Если у подружки, забежавшей поиграть с нами, были на зубах шины, бабка говорила, что она задается, потому что у нас зубы росли кривые, и не было денег их выправить. А с чего это вдруг доктор пригласил нас на ужин? Чтобы ее бедные крошки там краснели? Жена у него такая цаца из Нью–Йорка, а дочки вечно задирают нос со своими шпильками из чистого золота и шетлендским пони. Или чтобы ее девочкам не хотелось возвращаться домой к старой бабушке, у которой приходится жить просто, но честно?

Не было для нее такого слоя общества, который не погряз бы во лжи и гнусных кляузах. Но всего хуже была школа. Разве не сама учительница виновата, что мы не понимаем дробей? И какое тогда она имеет право ставить нам кол? Бабке было яснее ясного, что та просто мстит за свою бездарность. И уж, конечно, бесплатную поликлинику закрывали как раз в те дни, когда подходила наша очередь. Значит, у нас опять разболится горло, зимой мы снова раскиснем, а бабке придется все нам подносить и уносить, и подниматься сто раз в день по лестнице, а ноги у нее больные, и сердце начинает пошаливать.

В этом тумане поклепов, интрижек и двусмысленностей мы с Дейзи росли, как черви. Не многие, я думаю, смогли бы выстоять в такой атмосфере вечного копания в грязном белье своих ближних. Они шпионили друг за дружкой, шептались, строили догадки, проводили параллели, неизменно начинавшиеся словами: «При всем моем уважении…», или «Это мне, в конце концов, безразлично, но…» Их бдительные патрули ежедневно выходили в город, а к вечеру слагали добычу у ног своей жрицы, ожидая пророческого толкования всей подноготной мясника, пекаря, свечника, газировщицы и уродливой глухой белой кошки аптекаря.

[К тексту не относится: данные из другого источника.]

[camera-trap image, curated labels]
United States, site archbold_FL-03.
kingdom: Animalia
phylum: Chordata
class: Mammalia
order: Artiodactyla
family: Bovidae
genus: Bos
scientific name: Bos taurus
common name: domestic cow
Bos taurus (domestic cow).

Неудивительно, что я и Дейзи стали подозрительны, но подозревали мы самих себя, вечно в себе копались, хандрили и поднимали рев. Почему мы так несчастны, если бабушка жертвует для нас самым последним? Почему продолжаем нахально дружить с бакалейщиком, который хотел ее обвесить, когда она покупала свинину с бобами?

Дружили мы боязливо и украдкой, вечно прятались и врали, голодали и унижались. Нас жалели. Мы все время воровато оглядывались, каждый миг ожидая появления миссис Плейсер или кого‑нибудь из ее наушников–жильцов; мы привыкли врать.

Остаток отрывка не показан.